Performance Disruption of Phrase TMS (EU) Project Management component between January 27, 2026, 10 AM UTC and 5:38 PM UTC

Incident Report for Phrase

Postmortem

Introduction

We would like to share more details about the events that occurred on January 27, 2026, between approximately 10:00 AM UTC and 6:30 PM CET, which led to a performance disruption of the Phrase TMS (EU) Project Management component.

During this time, some users experienced slow or unresponsive behavior when creating or editing projects. The issue was caused by limitations in the underlying database connections used by the LQA service, which is internally used by the Project Management component.

Timeline (UTC)

Jan 27, 2026 @ ~10:00 AM
First customer reports indicate slow or unresponsive project creation and editing in the EU region.

10:54 AM
Automated alert triggered due to a high number of active backend sessions in the EU production environment.

11:00–11:30 AM
Engineering investigation begins. Logs indicate that the LQA service is unable to obtain database connections, with repeated timeouts when requesting connections from the application’s connection pool.

11:40 PM
Application logs show “Too many connections” errors from the underlying database.
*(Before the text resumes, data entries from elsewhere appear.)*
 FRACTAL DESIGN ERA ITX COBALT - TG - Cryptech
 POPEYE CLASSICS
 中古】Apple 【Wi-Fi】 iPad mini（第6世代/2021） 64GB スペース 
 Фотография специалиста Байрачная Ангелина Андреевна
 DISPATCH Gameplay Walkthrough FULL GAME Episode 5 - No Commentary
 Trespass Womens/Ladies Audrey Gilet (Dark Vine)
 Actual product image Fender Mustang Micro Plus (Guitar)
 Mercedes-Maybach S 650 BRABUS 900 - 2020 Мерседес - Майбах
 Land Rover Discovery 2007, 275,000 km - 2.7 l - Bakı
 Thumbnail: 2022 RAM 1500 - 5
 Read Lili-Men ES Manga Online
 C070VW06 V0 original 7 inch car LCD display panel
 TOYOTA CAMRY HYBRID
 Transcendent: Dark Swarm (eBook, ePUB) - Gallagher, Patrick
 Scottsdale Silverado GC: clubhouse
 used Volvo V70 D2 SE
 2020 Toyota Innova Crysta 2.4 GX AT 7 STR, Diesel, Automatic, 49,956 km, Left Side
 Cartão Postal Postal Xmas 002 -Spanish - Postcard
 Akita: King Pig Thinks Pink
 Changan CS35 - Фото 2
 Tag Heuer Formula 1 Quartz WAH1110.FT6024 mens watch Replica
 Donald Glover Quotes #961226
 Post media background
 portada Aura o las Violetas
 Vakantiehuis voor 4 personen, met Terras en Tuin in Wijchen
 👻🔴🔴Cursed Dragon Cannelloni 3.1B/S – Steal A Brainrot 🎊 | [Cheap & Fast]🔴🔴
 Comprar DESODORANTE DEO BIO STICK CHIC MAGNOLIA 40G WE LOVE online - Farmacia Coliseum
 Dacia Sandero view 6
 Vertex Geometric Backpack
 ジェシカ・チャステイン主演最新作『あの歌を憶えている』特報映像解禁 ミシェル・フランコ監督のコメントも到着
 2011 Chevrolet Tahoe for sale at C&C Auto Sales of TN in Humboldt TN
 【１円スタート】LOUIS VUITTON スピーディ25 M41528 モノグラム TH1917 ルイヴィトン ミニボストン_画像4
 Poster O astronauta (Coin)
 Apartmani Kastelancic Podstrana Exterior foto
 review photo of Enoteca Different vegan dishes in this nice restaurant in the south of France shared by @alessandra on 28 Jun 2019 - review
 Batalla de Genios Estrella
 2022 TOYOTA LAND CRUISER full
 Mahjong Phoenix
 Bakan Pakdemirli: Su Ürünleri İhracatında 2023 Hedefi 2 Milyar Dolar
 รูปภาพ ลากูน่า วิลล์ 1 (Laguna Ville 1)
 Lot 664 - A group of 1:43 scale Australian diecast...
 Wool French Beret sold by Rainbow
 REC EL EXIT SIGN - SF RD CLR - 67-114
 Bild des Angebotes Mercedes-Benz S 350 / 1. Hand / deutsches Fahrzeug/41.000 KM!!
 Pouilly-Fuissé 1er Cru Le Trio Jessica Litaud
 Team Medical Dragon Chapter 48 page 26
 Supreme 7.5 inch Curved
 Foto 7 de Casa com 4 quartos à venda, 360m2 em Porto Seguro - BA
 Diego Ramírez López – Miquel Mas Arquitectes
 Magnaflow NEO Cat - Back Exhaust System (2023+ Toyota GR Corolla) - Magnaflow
Some service instances restart as a result.

12:00–3:00 PM
Initial mitigation steps taken:

  • Increase of database connection limits.
  • Increase of application-side connection pool limits.
  • Additional monitoring and logging enabled.

The issue improves but intermittent errors persist.

3:30 PM
Decision made to scale the underlying production database instance to a larger size and adjust connection limits accordingly.

~5:30 PM
Database scaling completed. Error rates drop and no further “Too many connections” errors are observed. System performance stabilizes.
Incident marked as resolved after continued monitoring confirmed stable behavior.

Root Cause

The disruption was caused by exhaustion of available database connections in the LQA service’s underlying production database.

The LQA service uses a connection pool to communicate with the database. Under increased load, the configured connection limits on both the application side and the database side were insufficient. As more requests were processed, all available database connections were consumed. Once the limit was reached:

  • New requests could not obtain a database connection.
  • Requests timed out after waiting for a free connection.
  • Some service instances restarted due to repeated failures.
  • Project creation and editing operations became slow or temporarily unresponsive.

Although the database itself was operational, the maximum number of allowed concurrent connections was too low for the actual usage patterns in production. Additionally, the size of the database instance limited how many connections could be supported safely.

This combination led to a bottleneck in the LQA service, which in turn affected the Project Management component in the EU region.

Actions to Prevent Recurrence

To reduce the likelihood of similar incidents in the future, we are implementing the following measures:

  1. Database Capacity Increase
    The production database instance for the affected service has been scaled to a larger size to support higher load and more concurrent connections.
  2. Improved Monitoring and Visibility
    Additional database performance monitoring has been enabled to provide better insight into:
* Active connections
* Slow queries
* Resource utilization
  1. Resilience Improvements in Project Management
    We have initiated follow-up work to improve system resilience so that if the LQA service becomes slow or temporarily unavailable, it does not fully block project creation or editing operations.
Posted Feb 23, 2026 - 08:10 CET

Resolved

The issue has been fixed. Project management is stable.
Posted Jan 27, 2026 - 21:11 CET

Monitoring

A fix has been implemented. Project management is stable and we are monitoring performance.
Posted Jan 27, 2026 - 18:57 CET

Update

A fix is still under active development by our engineering team. Project Management component is more stable now.
Posted Jan 27, 2026 - 15:34 CET

Update

A fix is still under active development by our engineering team.
Posted Jan 27, 2026 - 14:57 CET

Identified

Our engineering team has identified the root cause as an LQA-related issue and is actively working to resolve it. The project creation and configuration pages may be unavailable during this time.
Posted Jan 27, 2026 - 13:54 CET
This incident affected: Phrase TMS (EU) (Project management).